:: SUPPLIED MATERIAL ::
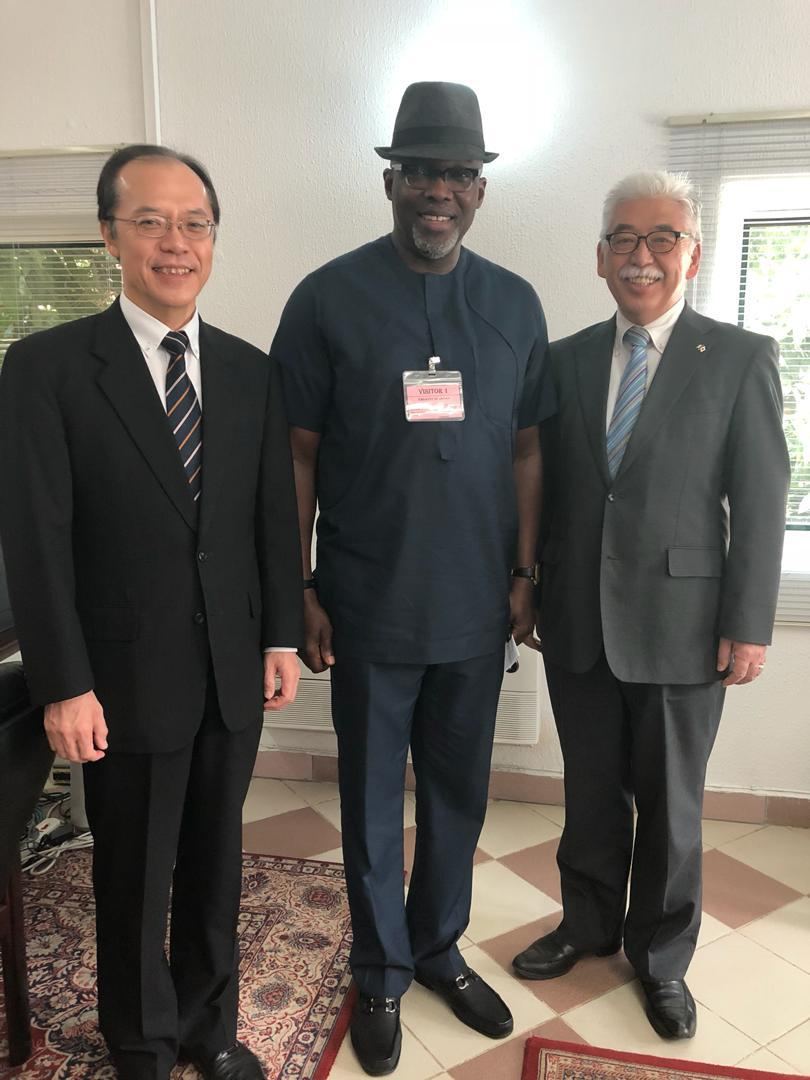 Japan Donates Racquets To Nigeria Badminton Federation; Promise To Sponsor A National Championship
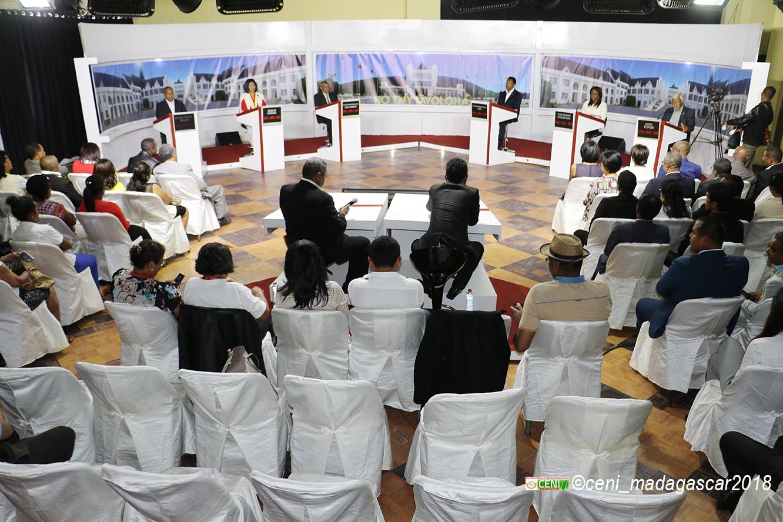 Débats des candidats à la présidentielle 2018 sur la RNM et TVM
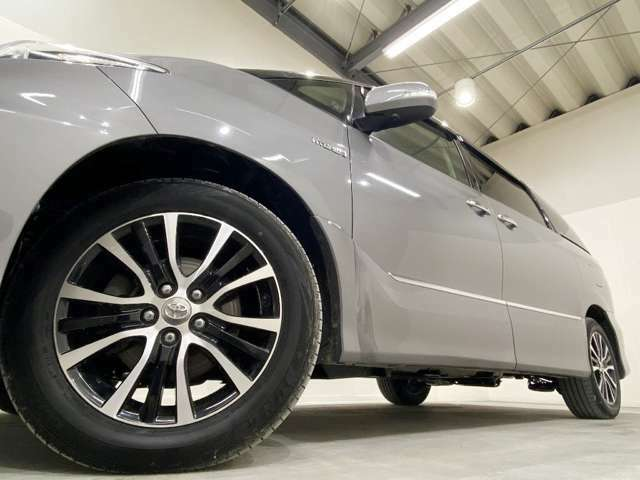 ホイルは17インチホイルになります。タイヤは夏冬セットでお付けしますので、余計な出費もかさまず安心です。タイヤサイズ215-60-17。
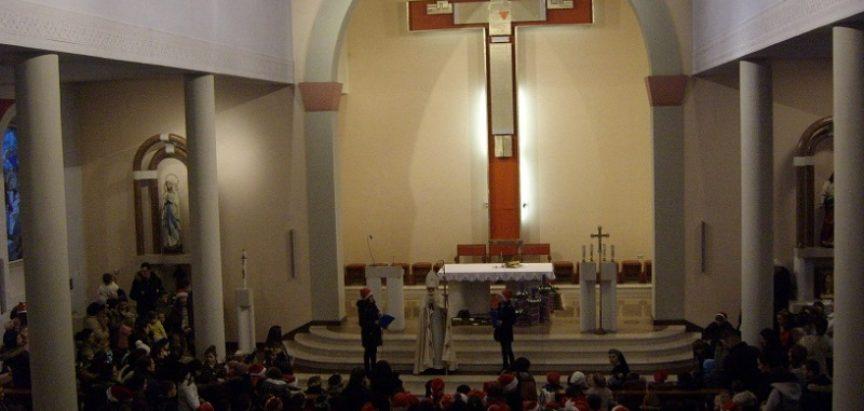 Foto: Susret djece sa svetim Nikolom u župnoj crkvi u Prozoru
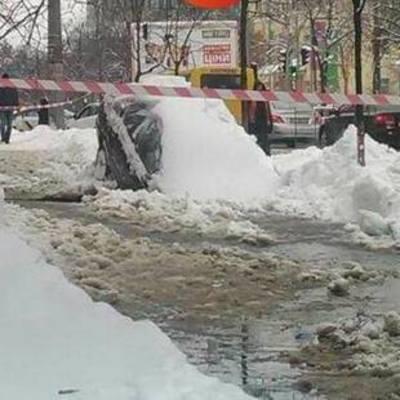 В центре Киева авто провалилось под асфальт (фото)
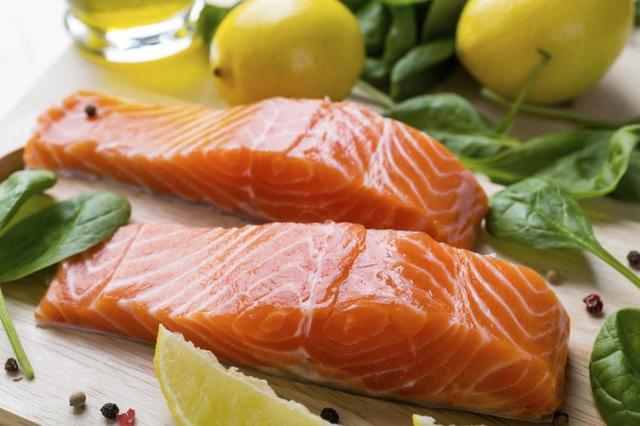 Cá hồi nướng cam nóng hổi đưa cơm ngày lạnh - 1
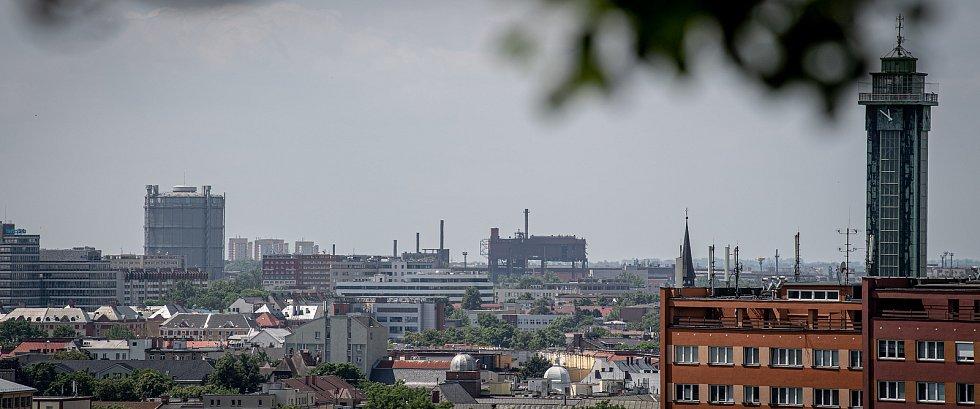 Odborná firma rozebere 84 metrů vysoký plynojem MAN který stojí na ulici 1. máje, snímek z 14. června 2021. Plynojem je už přes 10 let nevyužitý. Pohled na plynojem, ocelárnu Vítkovice z Bazalu.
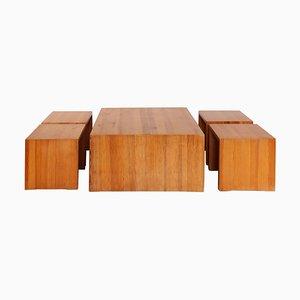 Sgabelli in pino massiccio e tavolino da caffè, anni '70, set di 4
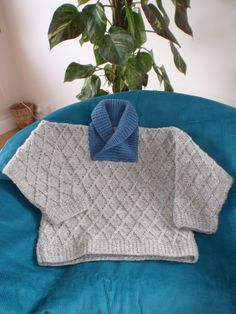 Here's our lovely easy to knit jumper made with Irish Grey Native Wool with a soft pure merino collar in various colours. Three children's sizes, complete with easy to read pattern, instruction videos, needles and wool.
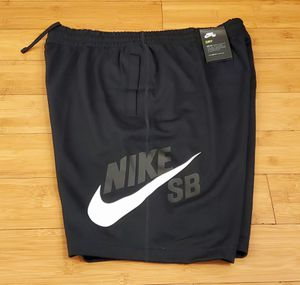 Nike SB short size L for Men. for Sale in Paramount, CA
:::
Exactly the lines from the line that contains "Odborná firma rozebere" through the last line above, and no other lines, must be output, with pictures excluded.

* [SOLUTION FOR THIS EXERCISE]:
 Odborná firma rozebere 84 metrů vysoký plynojem MAN který stojí na ulici 1. máje, snímek z 14. června 2021. Plynojem je už přes 10 let nevyužitý. Pohled na plynojem, ocelárnu Vítkovice z Bazalu.
 Sgabelli in pino massiccio e tavolino da caffè, anni '70, set di 4
 Here's our lovely easy to knit jumper made with Irish Grey Native Wool with a soft pure merino collar in various colours. Three children's sizes, complete with easy to read pattern, instruction videos, needles and wool.
 Nike SB short size L for Men. for Sale in Paramount, CA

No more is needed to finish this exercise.